> **What to do**
Using the biographical summary below, decide whether each statement agrees with it: (a) the subject studied at Moscow State University, (b) the subject died in Kharkiv, (c) the thesis is dated 1939. For each, answer yes or no and quote the deciding words.

> **Provided passage**
# # # # #
- Born: 12 March 1913 Moscow
- Died: 15 April 1997 (aged 84) Moscow
- Resting place: Vvedenskoye Cemetery
- Education: Moscow State University
- Known for: Tokamak
- Awards: Order of Lenin Order of the October Revolution Order of the Badge of Honour Medal "For Labour Valour" Stalin Prize Lenin Prize Honoured Scientist of the RSFSR
- Scientific career
- Fields: Physics
- Workplaces: Moscow Aviation Institute Kharkiv Institute of Physics and Technology National Research Centre Kurchatov Institute
- Thesis: Polarization of vacuum in Dirac's theory (1939)
# # # # #
> **Entries supplied**
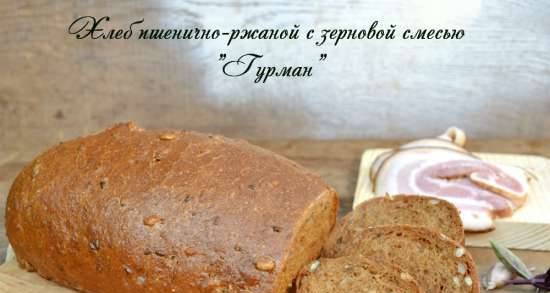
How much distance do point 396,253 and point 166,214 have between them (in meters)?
0.71

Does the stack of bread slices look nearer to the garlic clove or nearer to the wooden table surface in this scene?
the garlic clove

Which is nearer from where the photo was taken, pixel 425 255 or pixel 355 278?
pixel 355 278

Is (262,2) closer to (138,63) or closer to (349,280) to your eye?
(138,63)

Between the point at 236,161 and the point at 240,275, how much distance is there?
398 millimetres

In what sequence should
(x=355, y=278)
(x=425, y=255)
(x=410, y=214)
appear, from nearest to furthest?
(x=355, y=278)
(x=425, y=255)
(x=410, y=214)

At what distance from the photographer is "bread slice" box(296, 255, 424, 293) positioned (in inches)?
84.7

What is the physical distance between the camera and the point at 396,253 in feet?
7.66

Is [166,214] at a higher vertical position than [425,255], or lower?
higher

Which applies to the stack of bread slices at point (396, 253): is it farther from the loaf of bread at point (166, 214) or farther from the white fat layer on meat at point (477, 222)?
the white fat layer on meat at point (477, 222)

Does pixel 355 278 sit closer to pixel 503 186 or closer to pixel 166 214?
pixel 166 214

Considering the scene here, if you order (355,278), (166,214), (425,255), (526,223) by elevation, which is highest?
(166,214)

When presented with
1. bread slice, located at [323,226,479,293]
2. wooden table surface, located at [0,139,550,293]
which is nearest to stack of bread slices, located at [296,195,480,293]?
bread slice, located at [323,226,479,293]

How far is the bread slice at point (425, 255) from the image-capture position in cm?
229

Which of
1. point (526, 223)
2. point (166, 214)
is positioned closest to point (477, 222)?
point (526, 223)
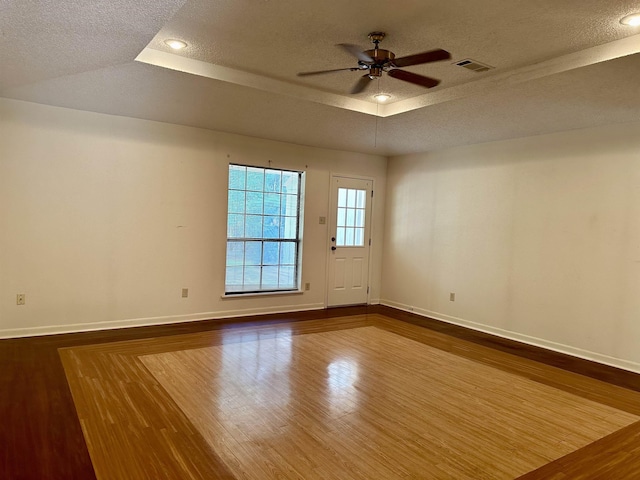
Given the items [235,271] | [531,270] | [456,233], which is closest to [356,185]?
[456,233]

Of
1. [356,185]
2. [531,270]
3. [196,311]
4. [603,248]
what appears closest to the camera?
[603,248]

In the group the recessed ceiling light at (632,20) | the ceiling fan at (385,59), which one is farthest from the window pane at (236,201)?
the recessed ceiling light at (632,20)

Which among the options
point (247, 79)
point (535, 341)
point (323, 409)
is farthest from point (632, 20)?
point (535, 341)

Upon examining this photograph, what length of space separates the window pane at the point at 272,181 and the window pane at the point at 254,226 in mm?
439

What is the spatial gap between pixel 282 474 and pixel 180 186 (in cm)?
398

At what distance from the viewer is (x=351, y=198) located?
6930mm

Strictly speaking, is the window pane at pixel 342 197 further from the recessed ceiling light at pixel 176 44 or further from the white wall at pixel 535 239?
the recessed ceiling light at pixel 176 44

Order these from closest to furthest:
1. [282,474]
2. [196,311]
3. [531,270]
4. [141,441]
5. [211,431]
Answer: [282,474]
[141,441]
[211,431]
[531,270]
[196,311]

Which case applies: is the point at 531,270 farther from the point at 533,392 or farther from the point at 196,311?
the point at 196,311

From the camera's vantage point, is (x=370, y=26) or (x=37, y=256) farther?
(x=37, y=256)

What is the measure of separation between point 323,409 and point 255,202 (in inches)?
140

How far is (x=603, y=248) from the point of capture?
4535 mm

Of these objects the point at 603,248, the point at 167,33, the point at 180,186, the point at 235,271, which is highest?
the point at 167,33

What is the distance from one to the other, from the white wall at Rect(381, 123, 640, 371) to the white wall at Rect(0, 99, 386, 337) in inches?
89.9
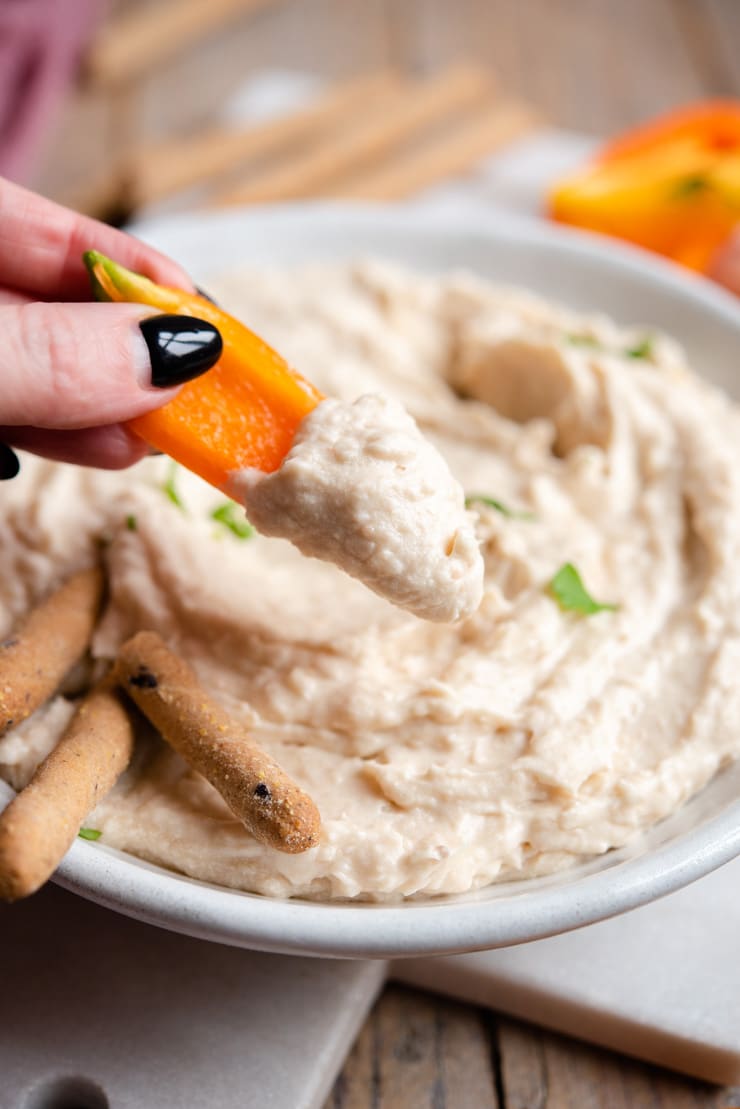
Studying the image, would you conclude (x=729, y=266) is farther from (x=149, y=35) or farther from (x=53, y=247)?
(x=149, y=35)

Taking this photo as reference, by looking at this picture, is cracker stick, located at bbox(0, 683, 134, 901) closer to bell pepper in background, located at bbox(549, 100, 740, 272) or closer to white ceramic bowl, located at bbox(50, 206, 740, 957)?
white ceramic bowl, located at bbox(50, 206, 740, 957)

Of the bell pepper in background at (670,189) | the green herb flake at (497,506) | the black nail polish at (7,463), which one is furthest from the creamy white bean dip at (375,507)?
the bell pepper in background at (670,189)

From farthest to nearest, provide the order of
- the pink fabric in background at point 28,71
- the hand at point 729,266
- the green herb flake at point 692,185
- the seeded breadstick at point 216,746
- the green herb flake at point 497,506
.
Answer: the pink fabric in background at point 28,71, the green herb flake at point 692,185, the hand at point 729,266, the green herb flake at point 497,506, the seeded breadstick at point 216,746

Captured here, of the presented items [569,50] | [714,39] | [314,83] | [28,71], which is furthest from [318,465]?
[714,39]

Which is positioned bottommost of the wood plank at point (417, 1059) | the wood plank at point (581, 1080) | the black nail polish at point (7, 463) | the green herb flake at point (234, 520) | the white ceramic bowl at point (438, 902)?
the wood plank at point (581, 1080)

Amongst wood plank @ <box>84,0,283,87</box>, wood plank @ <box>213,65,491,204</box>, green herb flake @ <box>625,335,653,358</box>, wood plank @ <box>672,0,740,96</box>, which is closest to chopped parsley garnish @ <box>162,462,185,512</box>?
green herb flake @ <box>625,335,653,358</box>

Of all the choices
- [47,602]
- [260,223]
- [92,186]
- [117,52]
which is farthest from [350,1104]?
[117,52]

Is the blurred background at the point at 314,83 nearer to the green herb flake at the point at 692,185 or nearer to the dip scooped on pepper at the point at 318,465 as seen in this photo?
the green herb flake at the point at 692,185
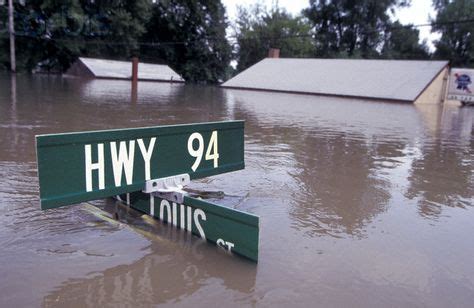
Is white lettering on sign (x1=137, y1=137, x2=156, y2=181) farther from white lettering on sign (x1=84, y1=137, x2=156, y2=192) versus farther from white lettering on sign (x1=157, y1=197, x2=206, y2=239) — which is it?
white lettering on sign (x1=157, y1=197, x2=206, y2=239)

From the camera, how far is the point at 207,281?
3.24m

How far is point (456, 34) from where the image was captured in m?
53.0

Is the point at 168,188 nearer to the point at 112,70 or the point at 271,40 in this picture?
the point at 112,70

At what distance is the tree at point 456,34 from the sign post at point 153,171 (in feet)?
174

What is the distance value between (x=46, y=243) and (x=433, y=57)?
58.5 meters

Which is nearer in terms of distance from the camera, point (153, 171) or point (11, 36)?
point (153, 171)

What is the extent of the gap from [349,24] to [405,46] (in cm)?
773

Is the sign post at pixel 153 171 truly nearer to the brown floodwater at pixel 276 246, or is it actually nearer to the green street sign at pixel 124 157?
the green street sign at pixel 124 157

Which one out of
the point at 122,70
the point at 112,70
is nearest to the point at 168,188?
the point at 112,70

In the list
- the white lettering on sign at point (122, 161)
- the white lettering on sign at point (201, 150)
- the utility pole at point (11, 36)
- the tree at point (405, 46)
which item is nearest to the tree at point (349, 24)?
the tree at point (405, 46)

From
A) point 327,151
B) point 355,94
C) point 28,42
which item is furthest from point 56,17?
point 327,151

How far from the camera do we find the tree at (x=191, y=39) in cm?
5138

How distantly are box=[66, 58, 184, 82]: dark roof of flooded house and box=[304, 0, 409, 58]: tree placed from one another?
2476 centimetres

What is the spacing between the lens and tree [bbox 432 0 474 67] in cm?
5094
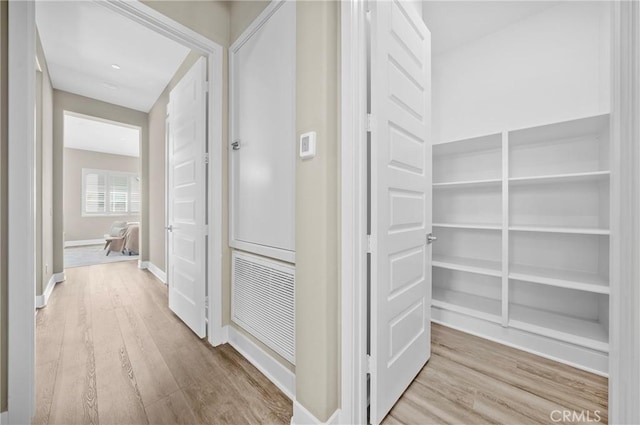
# # # # #
> **Finished exercise**
(a) Yes: "Education: Moscow State University"
(b) No: "Died: 15 April 1997 (aged 84) Moscow"
(c) Yes: "Thesis: Polarization of vacuum in Dirac's theory (1939)"